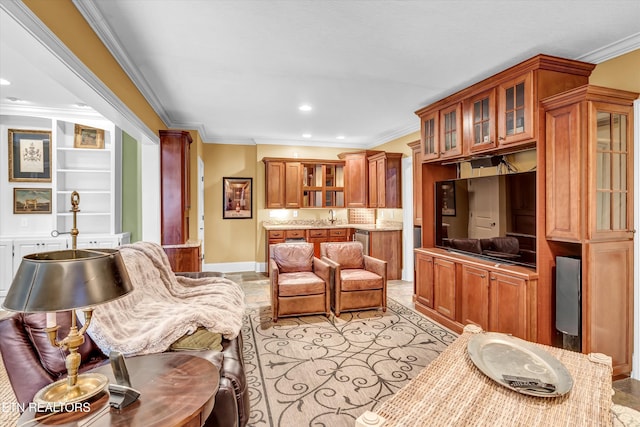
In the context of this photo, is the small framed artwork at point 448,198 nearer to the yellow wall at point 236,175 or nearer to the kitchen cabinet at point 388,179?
the yellow wall at point 236,175

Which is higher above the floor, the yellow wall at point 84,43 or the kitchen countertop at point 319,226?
the yellow wall at point 84,43

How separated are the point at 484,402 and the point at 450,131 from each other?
2.94 m

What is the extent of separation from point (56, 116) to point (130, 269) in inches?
131

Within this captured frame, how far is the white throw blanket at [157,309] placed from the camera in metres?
1.78

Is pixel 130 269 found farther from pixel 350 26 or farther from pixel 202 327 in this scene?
pixel 350 26

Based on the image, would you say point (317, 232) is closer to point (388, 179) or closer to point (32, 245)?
point (388, 179)

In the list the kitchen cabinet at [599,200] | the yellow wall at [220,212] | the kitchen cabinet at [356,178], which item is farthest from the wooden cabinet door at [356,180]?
the kitchen cabinet at [599,200]

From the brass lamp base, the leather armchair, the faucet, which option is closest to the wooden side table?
the brass lamp base

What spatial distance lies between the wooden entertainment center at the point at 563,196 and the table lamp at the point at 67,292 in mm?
2957

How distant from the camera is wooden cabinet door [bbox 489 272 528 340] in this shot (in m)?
2.79

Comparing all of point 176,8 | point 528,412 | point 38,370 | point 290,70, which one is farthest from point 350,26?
point 38,370

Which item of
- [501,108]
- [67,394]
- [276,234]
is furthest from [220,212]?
[67,394]

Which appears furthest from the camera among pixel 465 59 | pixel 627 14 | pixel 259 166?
pixel 259 166

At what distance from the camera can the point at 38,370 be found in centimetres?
144
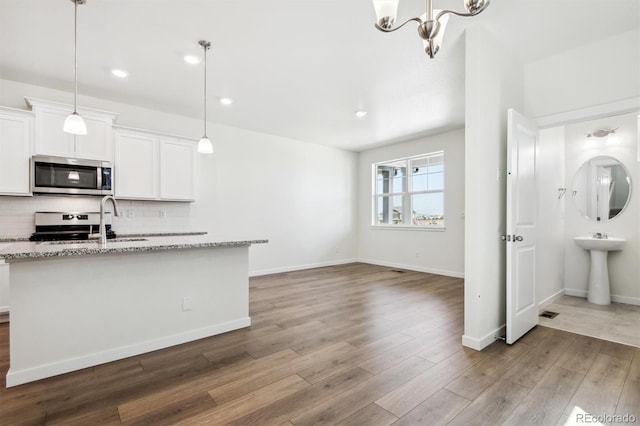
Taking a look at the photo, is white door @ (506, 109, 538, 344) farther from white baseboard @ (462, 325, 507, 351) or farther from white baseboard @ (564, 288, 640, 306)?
white baseboard @ (564, 288, 640, 306)

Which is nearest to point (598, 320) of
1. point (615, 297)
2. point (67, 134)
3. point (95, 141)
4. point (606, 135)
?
point (615, 297)

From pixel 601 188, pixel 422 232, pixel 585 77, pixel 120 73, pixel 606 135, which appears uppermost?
pixel 120 73

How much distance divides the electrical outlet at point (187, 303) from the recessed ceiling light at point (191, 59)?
2.37 m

※

--- SHORT PROBLEM ---
Copy the material word for word, starting at the line that contains "Comparing all of" and continuing to the end of the material. Leave the pictures out.

--- RESPONSE FOR THIS EXERCISE ---
Comparing all of point 176,8 | point 528,412 | point 38,370 | point 290,70, which one is farthest from point 350,26?
point 38,370

Which item of
- [501,108]
- [67,394]
- [276,234]
is furthest from [220,212]?
[67,394]

Which appears furthest from the camera among pixel 465 59 | pixel 627 14 | pixel 259 166?
pixel 259 166

At what distance from the camera can the point at 38,370 be found in centimetres?
144
Taking a look at the photo, is white door @ (506, 109, 538, 344) farther from white baseboard @ (462, 325, 507, 351) or farther from white baseboard @ (564, 288, 640, 306)?
white baseboard @ (564, 288, 640, 306)

Which is nearest to point (598, 320) of
1. point (615, 297)
2. point (67, 134)
3. point (95, 141)
4. point (606, 135)
?
point (615, 297)

From pixel 601 188, pixel 422 232, pixel 585 77, pixel 120 73, pixel 606 135, which appears uppermost?
pixel 120 73

How much distance divides the electrical outlet at point (187, 303) from the recessed ceiling light at point (191, 59)?
2.37 m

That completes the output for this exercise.